* _Task to carry out_
Reproduce every one of the records below word for word, keeping each line and its coordinates unchanged.
○ ○ ○ ○
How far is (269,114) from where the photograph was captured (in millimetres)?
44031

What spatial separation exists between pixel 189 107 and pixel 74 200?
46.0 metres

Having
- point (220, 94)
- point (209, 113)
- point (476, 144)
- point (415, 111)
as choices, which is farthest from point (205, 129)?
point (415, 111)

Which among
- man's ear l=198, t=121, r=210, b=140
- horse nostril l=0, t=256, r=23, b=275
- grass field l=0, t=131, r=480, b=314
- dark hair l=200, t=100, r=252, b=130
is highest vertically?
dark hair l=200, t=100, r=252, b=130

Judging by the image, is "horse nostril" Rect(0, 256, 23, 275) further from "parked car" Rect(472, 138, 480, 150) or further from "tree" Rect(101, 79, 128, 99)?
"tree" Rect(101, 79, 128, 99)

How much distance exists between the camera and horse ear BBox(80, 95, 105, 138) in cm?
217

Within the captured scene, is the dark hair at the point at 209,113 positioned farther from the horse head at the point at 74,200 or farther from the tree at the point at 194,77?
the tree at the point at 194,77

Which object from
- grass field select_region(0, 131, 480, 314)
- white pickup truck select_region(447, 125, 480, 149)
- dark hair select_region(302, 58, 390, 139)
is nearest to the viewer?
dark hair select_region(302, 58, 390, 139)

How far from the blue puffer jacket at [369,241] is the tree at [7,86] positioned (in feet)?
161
○ ○ ○ ○
* _Full output_
How far is (269,114) from where the photograph was captured (in millimetres)?
44031

What spatial separation exists between pixel 189 107 and pixel 74 200?
46.0 metres

Having
- point (220, 94)
- point (209, 113)
- point (476, 144)
- point (415, 111)
as choices, which is farthest from point (205, 129)?
point (415, 111)

Which among
- man's ear l=198, t=121, r=210, b=140
- horse nostril l=0, t=256, r=23, b=275
- grass field l=0, t=131, r=480, b=314
- dark hair l=200, t=100, r=252, b=130
is highest vertically?
dark hair l=200, t=100, r=252, b=130

Judging by the image, is "horse nostril" Rect(0, 256, 23, 275) further from "parked car" Rect(472, 138, 480, 150) or further from "tree" Rect(101, 79, 128, 99)?
"tree" Rect(101, 79, 128, 99)

How much distance exists between the camera and horse ear BBox(80, 95, 105, 138) in cm?
217

Within the captured scene, is the dark hair at the point at 209,113 positioned farther from the horse head at the point at 74,200 or farther from the tree at the point at 194,77?
the tree at the point at 194,77

Which object from
- grass field select_region(0, 131, 480, 314)
- white pickup truck select_region(447, 125, 480, 149)
- dark hair select_region(302, 58, 390, 139)
is nearest to the viewer?
dark hair select_region(302, 58, 390, 139)

How far from the blue puffer jacket at [369,241] is the tree at [7,86] positioned (in feet)?
161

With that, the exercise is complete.